Carine was on the trail before anyone else. Jamie, Bob and I woke up to the delicious smell of coffee and cinnamon, courtesy of Larry. A light breakfast of granola and energy bars on the trail had to suffice, as we left O’Neill early that morning to beat another wind. We called Verna and Jim to let them know that we would meet in Atkinson to find something decent to eat.
Jamie and I fell back again. We chatted casually as we rode, not in any hurry. When our eyes fell on something growing by the side of the trail, we brought our bikes to a screeching halt and screamed in unison, “Morels!” They were the biggest morel mushrooms we have ever seen, and we found more and more the harder we looked. Needless to say, that made us late for breakfast again.
Jamie and I pulled into the Atkinson Livestock Auction to meet with the rest of the crew. There’s a little restaurant in the sale barn, and they cooked up a mean breakfast, which tasted amazing after riding all morning without a decent meal. We showed everyone our morel mushrooms and said that we would cook them in Stuart that night.
Before getting back on the trail, I advised Carine to ease up and enjoy the scenery because she was riding like she had a death wish. Carine would be the only person in our group to ride the entire Cowboy Trail without cheating on the highway. When Jamie and I caught up with the group before Stuart, Carine had a surprise for us – she had found more morel mushrooms while taking a short break by herself near some dying trees and water. They were the first morels she has ever picked, and she saw large turtles and many birds during her respite, too. Jamie and I were so proud of her.
The ride from O’Neill to Stuart was relatively short and pleasant, considering our long ride the day before. Jamie, Bob, Jim, Verna and I stayed at The Sister’s House, abeautiful Victorian home that became the residence of over 100 religious women of the School Sisters of St.Francis when St. Boniface Church purchased the house in 1920. The public can now reserve the house for private parties and meetings; it was perfect for weary Cowboy Trail travelers. Nearby, St. Boniface Church was a sight to behold. Carine and Larry stayed in their camper at Stuart Park, which had hook-ups and showers.
-=-=-
§ Parts of the exercise:
(a) In the Cowboy Trail account, why did the group leave O'Neill early that morning? Answer in one to three sentences.
(b) Extend the Cowboy Trail account past its last sentence.
The items have no connection to the Cowboy Trail account.
-=-=-
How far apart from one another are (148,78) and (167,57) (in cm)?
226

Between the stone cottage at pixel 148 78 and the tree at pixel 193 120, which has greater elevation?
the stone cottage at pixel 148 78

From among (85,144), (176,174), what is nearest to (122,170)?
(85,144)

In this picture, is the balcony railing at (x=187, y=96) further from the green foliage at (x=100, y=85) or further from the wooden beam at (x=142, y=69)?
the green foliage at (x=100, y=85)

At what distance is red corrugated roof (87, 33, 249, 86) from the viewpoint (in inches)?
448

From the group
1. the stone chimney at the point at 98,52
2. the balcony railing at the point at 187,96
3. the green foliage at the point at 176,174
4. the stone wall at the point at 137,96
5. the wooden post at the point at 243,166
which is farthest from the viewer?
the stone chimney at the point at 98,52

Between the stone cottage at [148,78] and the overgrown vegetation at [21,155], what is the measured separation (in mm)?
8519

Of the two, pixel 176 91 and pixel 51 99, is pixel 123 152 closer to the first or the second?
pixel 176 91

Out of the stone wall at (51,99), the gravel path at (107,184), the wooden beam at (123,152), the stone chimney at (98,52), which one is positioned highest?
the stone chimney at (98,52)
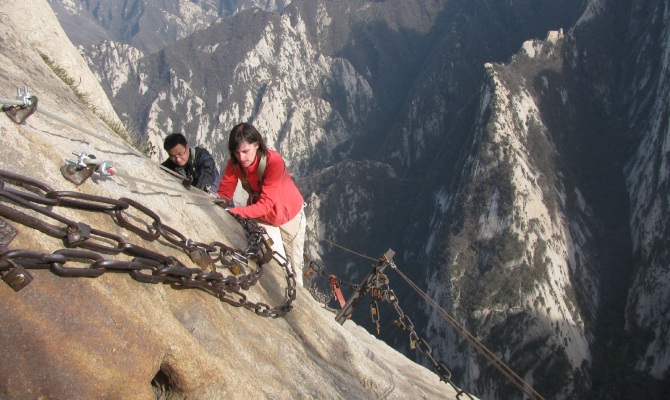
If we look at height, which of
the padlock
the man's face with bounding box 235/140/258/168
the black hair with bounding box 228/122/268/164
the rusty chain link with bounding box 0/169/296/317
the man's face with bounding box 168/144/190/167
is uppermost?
the black hair with bounding box 228/122/268/164

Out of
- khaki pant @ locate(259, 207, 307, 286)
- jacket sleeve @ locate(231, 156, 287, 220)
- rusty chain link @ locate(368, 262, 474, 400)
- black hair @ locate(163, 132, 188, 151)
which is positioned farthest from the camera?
rusty chain link @ locate(368, 262, 474, 400)

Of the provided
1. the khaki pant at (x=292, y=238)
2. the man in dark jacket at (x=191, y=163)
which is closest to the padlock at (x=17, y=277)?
the khaki pant at (x=292, y=238)

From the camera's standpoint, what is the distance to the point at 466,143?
128625 mm

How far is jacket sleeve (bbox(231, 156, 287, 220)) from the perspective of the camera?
23.5 ft

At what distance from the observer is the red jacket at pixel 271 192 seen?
7.17 metres

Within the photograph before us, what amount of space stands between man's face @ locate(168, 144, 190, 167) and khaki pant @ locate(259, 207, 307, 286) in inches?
77.9

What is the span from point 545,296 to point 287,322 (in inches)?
3574

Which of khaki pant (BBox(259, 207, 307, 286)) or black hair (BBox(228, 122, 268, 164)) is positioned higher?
black hair (BBox(228, 122, 268, 164))

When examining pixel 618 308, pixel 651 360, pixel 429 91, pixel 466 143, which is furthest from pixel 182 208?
pixel 429 91

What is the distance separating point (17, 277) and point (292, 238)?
5.28m

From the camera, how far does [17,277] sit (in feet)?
11.0

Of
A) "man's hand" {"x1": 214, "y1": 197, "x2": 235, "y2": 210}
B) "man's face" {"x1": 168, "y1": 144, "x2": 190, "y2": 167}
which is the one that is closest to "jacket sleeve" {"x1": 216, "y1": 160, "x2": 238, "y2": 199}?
"man's hand" {"x1": 214, "y1": 197, "x2": 235, "y2": 210}

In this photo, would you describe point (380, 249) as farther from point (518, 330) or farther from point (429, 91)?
point (429, 91)

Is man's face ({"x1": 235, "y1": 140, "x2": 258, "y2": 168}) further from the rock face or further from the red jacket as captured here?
the rock face
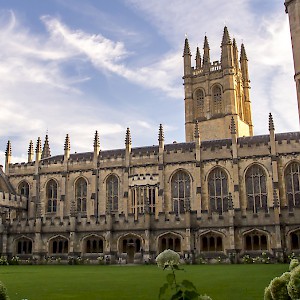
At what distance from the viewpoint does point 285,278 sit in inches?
225

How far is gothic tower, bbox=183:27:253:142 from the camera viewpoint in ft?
171

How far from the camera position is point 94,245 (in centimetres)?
3384

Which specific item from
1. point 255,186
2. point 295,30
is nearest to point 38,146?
point 255,186

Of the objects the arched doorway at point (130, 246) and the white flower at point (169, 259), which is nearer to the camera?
the white flower at point (169, 259)

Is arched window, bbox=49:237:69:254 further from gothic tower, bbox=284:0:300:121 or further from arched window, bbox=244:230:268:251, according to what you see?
gothic tower, bbox=284:0:300:121

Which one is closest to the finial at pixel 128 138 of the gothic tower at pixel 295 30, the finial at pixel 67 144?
the finial at pixel 67 144

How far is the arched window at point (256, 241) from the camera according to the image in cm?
3031

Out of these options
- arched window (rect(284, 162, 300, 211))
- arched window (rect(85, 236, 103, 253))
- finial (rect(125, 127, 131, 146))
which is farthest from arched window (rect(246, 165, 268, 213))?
arched window (rect(85, 236, 103, 253))

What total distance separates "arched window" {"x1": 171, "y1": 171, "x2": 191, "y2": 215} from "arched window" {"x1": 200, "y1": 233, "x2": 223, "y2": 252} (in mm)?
8228

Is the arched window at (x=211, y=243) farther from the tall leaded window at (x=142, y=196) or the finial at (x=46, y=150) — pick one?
the finial at (x=46, y=150)

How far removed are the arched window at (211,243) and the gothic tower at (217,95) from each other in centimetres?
2100

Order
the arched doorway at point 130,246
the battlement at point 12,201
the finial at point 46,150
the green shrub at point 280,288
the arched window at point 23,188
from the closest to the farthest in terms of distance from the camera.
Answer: the green shrub at point 280,288
the arched doorway at point 130,246
the battlement at point 12,201
the arched window at point 23,188
the finial at point 46,150

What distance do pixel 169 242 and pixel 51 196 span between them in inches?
666

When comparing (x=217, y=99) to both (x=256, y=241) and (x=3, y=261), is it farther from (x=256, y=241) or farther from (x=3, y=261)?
(x=3, y=261)
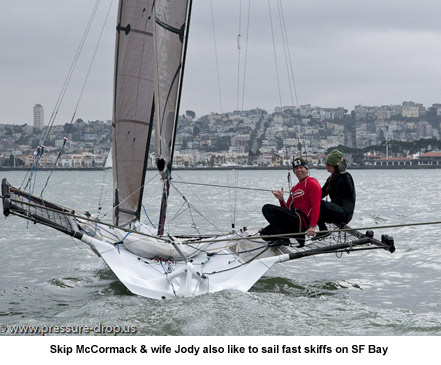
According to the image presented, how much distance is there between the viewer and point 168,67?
8312 millimetres

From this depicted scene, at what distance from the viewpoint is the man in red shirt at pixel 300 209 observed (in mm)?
7289

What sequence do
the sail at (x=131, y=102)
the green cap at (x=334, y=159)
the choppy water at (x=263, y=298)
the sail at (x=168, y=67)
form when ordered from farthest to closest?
the sail at (x=131, y=102)
the sail at (x=168, y=67)
the green cap at (x=334, y=159)
the choppy water at (x=263, y=298)

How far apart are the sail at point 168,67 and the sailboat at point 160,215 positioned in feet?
0.04

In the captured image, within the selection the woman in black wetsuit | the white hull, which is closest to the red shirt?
the woman in black wetsuit

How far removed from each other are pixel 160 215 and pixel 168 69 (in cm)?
198

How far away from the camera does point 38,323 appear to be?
650 centimetres

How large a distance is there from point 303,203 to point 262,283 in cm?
172

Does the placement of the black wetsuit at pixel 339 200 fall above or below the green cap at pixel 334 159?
below

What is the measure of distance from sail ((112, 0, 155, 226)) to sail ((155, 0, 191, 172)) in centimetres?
126

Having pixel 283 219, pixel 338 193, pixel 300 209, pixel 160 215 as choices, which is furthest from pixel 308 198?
pixel 160 215

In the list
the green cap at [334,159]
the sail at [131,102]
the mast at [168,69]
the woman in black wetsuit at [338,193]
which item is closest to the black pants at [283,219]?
the woman in black wetsuit at [338,193]

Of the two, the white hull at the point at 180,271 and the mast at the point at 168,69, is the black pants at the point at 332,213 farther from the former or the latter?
the mast at the point at 168,69

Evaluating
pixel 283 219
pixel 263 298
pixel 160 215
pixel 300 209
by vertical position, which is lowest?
pixel 263 298

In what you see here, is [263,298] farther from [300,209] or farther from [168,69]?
[168,69]
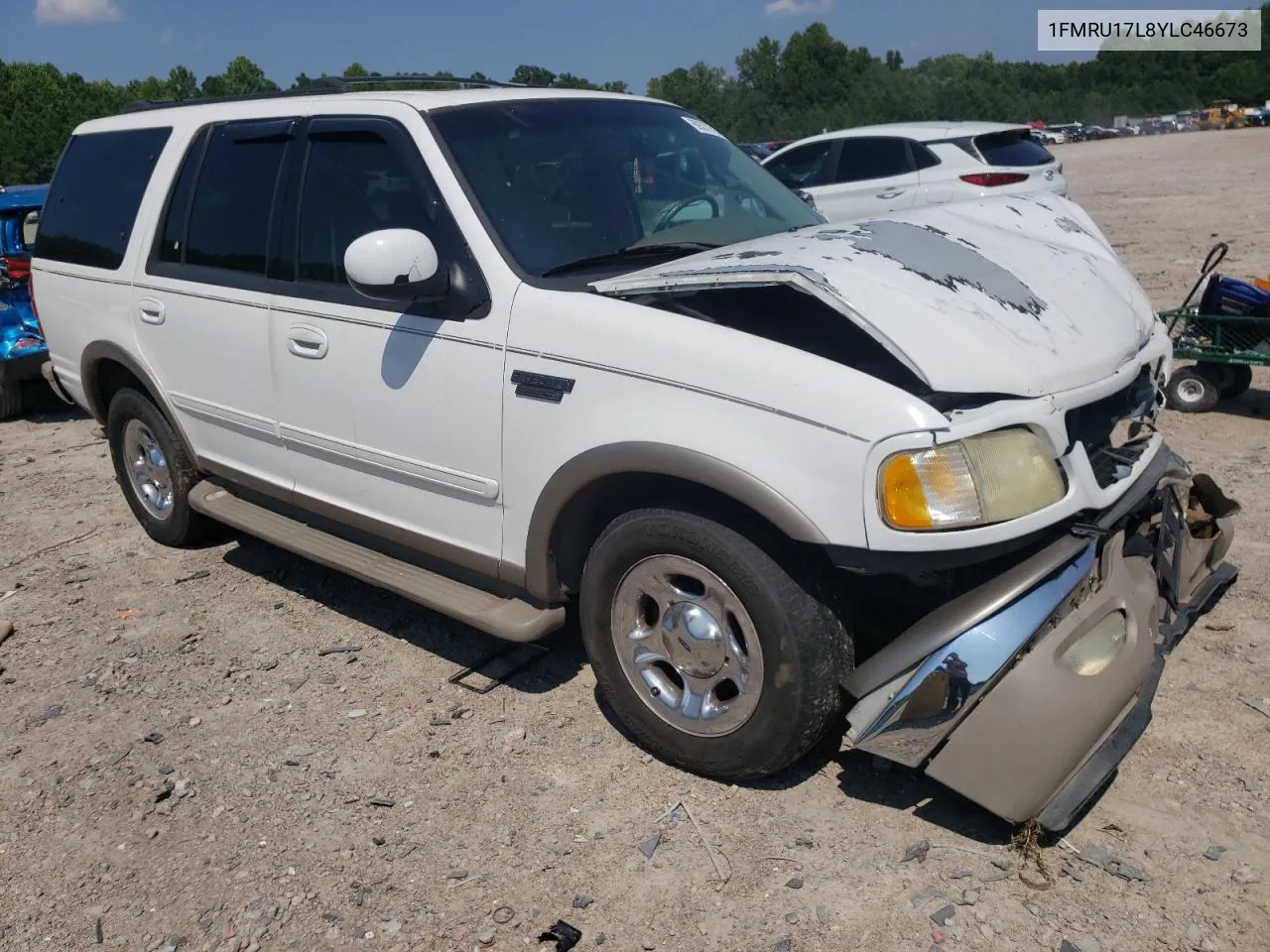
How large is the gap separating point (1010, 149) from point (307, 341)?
372 inches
-=-=-
§ Outputs for the tasks:
(a) They left O'Neill early to beat another wind. Because of that, a light breakfast of granola and energy bars on the trail had to do.

(b)
There was still plenty of daylight left. Jamie took out her ukulele and sang for us on the porch. It was pleasantly warm, and the soft breeze that afternoon felt good on our skin under the shade of the house. We got to know each other better that afternoon. We learned that Jim Kropatsch used to work for a medical equipment company in Columbus, that he has ridden the Katy and Mickelson trails in Missouri and South Dakota, respectively, participated in many marathons and races, and that he is a two-time cancer survivor. Bob Trautwein is a retired librarian in Columbus; he and his wife Judith now spend their time traveling the world. Carine Stava and her husband, Larry, run an equestrian center, The Farm at Butterflat Creek in Bennington, where she teaches hunter jumper and foxhunting. Verna Simons is an avid cyclist; she rides with a group in Pierce every week and was preparing for the Bicycle Ride Across Nebraska (BRAN) right after her ride with us. Jamie and I could not help but admire our older companions, and hoped that we would possess half the heart and drive when we “grow up.”
Later in the day, I rode into town to get some ingredients at the Stuart Locker on Main Street. Jamie roasted the asparagus we found near O’Neill in the house. Larry gave me some butter and whiskey for my sautéed morel mushrooms. We served them as appetizers before dinner, and they were a big hit.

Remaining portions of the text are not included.